# Use of Uhlmann representation in proving the strong subadditivity of the von Neumann entropy

I am trying to prove strong subadditivity of the von Neumann-entropy, using joint convexity of the quantum relative entropy. The procedure is given in https://en.wikipedia.org/wiki/Strong_subadditivity_of_quantum_entropy. However, I do not have access to the cited paper by Uhlmann on "Endlich Dimensionale Dichtematrizen II (1973)".

In the wikipedia article, $$\text{tr}_B(\rho_{AB} ) = N^{-1} \sum_{j=1}^N (1_{A}\otimes U_j) \rho_{AB}(1_{A}\otimes U_j^\dagger)$$ for some unitaries $$\{U_j\}$$, is given as "the Uhlmann representation" of the partial trace.

I am not familiar with this representation and I would argue that the partial trace cannot be expressed via unitaries, since it maps into a smaller space.

How do I have to understand this decomposition to be able to continue with the proof?

• Note: I tried approaching the problem via the Kraus decomposition $$\text{tr}_B: \rho_{AB}\mapsto\sum_{j=1}^N (1_A \otimes \langle j|_B)\ \rho_{AB}\ (1_A\otimes|j\rangle_B).$$ Since the next step relies on unitary invariance of the quantum relative entropy, this does not seem to work.

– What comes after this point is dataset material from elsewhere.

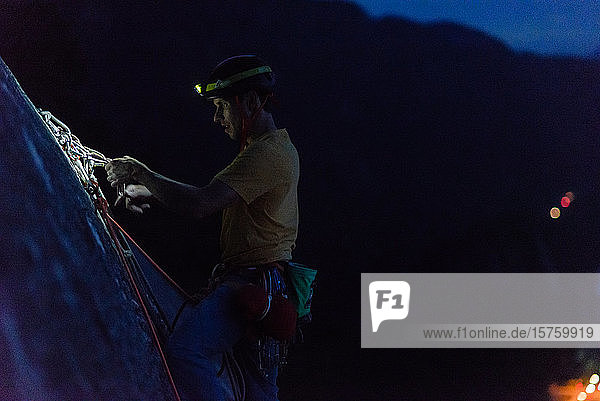 Eine Person klettert nachts mit Helm und Scheinwerfer Squamish Britisch-Kolumbien Kanada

Looking at the Wikipedia article, I would assume what is meant is $$\text{tr}_B(\rho_{AB} )\otimes 1\!\!1 = N^{-1} \sum_{j=1}^N (1_{A}\otimes U_j) \rho_{AB}(1_{A}\otimes U_j^\dagger)\ ,$$ in particular since it is suggested that one can take a Haar integral instead (which definitely gives the above formula). The l.h.s. can the in some sense be considered as "equivalent" to $$\mathrm{tr}_B(\rho_{AB})$$.